Opera has thus remained sweetly devoted to quaint old notions generally assumed to have slunk away to expire. And the king of these, beyond the trivia everyone gets their knickers in a twist about — all those dead chicks, the kooky fixations on sex and virginity, the fetishising of all the DSM-approved personality disorders — is the concept of honour, the idea that behaviour and reputation and worth are indivisible; Cassio’s “immortal part of myself”, without which there is no point in living, no life.
Before the very idea of honour went down the pan, humanity had devised a cool way to reverse the horror of its loss or blackening, to wit, of course, suicide. This elegant solution has had no greater cheerleader than opera: indeed an interesting article in Death Studies reveals that opera fans are 2.37 times more likely than others to approve of “honour suicide”. You could invent fun parlour games on the subject: Who chooses a volcanic crater for her final bow? for example, or Which resourceful chap does away with himself through “self-inflicted blunt trauma”?
Before the idea of honour went down the pan, humanity had devised a cool way to reverse the horror of its loss or blackening, to wit, of course, suicide
And there’s a surfeit of jolly details to be debated: do “assisted suicides” count, like Carmen’s taunting that nutter till he steps up to the plate? How many points for icing yourself in a pet following a non-ideal love outcome? Does Aida, entombing herself with her condemned boyf, beat Werther, with his drearily over-extended exit, or fretful Carmelite Blanche, barging into the queue for the guillotine?
Where do Jim Jones-style mass hecatombs fit in, like the Old Believers in Khovanschina (oh, those Russians!) nailing themselves up in pitch-covered huts and going for the world auto-barbecue record? Does Tosca’s high-dive get more points for artistic impression than Senta’s? And so forth.
Moving on wistfully from the purely comedic aspects of suicide, we reach the elevated plateau where it can rehabilitate the ruined, the dishonoured, the knaves and blaggards — yes, and perhaps even some beyond the royals and Houses of Parliament, for whom a special Khovanschina-themed mass-redemption would seem to be strongly indicated. Top-honour suicides range from brave little Butterfly herself, a gaggle of hotties threatened with a fate worse than death, to Handel’s Bajazeth, the captured emperor fed up with being used as a footstool by Tamburlaine.
The true pin-up for this whole merrygo-round is Verdi’s Ernani.

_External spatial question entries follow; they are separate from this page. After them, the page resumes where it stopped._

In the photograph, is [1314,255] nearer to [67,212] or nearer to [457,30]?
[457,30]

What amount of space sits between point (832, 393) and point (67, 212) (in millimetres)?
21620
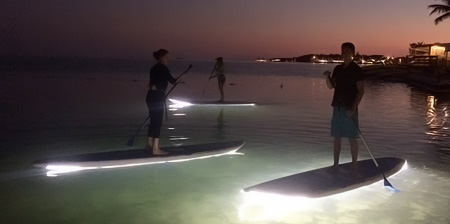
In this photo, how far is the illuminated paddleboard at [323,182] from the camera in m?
5.98

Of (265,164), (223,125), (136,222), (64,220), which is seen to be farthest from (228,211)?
(223,125)

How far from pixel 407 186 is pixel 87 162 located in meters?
5.62

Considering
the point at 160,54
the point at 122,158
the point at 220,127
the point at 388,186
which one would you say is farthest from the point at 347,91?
the point at 220,127

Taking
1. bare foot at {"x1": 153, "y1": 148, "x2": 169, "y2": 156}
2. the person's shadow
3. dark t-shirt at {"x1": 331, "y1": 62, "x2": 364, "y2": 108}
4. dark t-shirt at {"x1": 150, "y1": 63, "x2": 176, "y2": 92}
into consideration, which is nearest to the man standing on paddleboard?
dark t-shirt at {"x1": 331, "y1": 62, "x2": 364, "y2": 108}

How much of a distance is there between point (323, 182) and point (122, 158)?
3.81m

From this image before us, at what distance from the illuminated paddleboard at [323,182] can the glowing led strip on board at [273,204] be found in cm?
10

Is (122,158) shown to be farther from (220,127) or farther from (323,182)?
(220,127)

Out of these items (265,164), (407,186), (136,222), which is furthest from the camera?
(265,164)

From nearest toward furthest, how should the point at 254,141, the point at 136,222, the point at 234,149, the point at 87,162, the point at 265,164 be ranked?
the point at 136,222 < the point at 87,162 < the point at 265,164 < the point at 234,149 < the point at 254,141

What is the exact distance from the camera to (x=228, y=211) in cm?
568

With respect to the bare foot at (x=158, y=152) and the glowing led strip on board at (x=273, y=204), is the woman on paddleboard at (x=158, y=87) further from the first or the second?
the glowing led strip on board at (x=273, y=204)

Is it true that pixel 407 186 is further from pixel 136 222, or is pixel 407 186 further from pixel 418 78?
pixel 418 78

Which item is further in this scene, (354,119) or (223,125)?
(223,125)

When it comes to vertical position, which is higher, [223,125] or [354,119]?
[354,119]
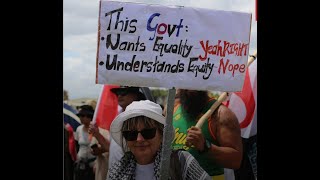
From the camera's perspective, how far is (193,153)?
6.32m

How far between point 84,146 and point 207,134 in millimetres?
1138

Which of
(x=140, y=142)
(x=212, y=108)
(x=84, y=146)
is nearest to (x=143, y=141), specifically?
(x=140, y=142)

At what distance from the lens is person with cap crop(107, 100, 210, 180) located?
6137 millimetres

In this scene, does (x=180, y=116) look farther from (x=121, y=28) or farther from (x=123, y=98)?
(x=121, y=28)

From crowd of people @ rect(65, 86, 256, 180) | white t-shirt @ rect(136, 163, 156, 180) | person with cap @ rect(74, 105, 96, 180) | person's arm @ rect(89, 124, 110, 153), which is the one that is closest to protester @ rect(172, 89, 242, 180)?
crowd of people @ rect(65, 86, 256, 180)

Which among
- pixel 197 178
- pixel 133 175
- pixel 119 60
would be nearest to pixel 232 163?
pixel 197 178

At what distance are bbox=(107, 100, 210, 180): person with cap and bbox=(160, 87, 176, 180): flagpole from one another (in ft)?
0.24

The opera, based on a long-dead play by Victor Hugo, is set in 16th-century Spain — a themepark for this sort of lark, where you could barely ask for a cup of tea without sullying someone’s honour and being required to supply satisfaction. At the end, Ernani is just about to get it on with the girl he’s been chasing for years when an offstage horn-call jogs his memory about an old and technically expired suicide pact — the hidalgo equivalent of a drunken bet — and he slaughters himself on the spot. Noblesse oblige! indeed.
I suppose the trouble is that not everyone is as upstanding as your man there, tending more to the Falstaff view of honour as an extremely optional luxury. But what is puzzling is that despite the current hordes of the mortally offended there is no sign of increased duelling. Obviously that’s a whole ‘nother column, but should anyone feel offended by anything I have written, what can I say? — choose your weapons, mofos.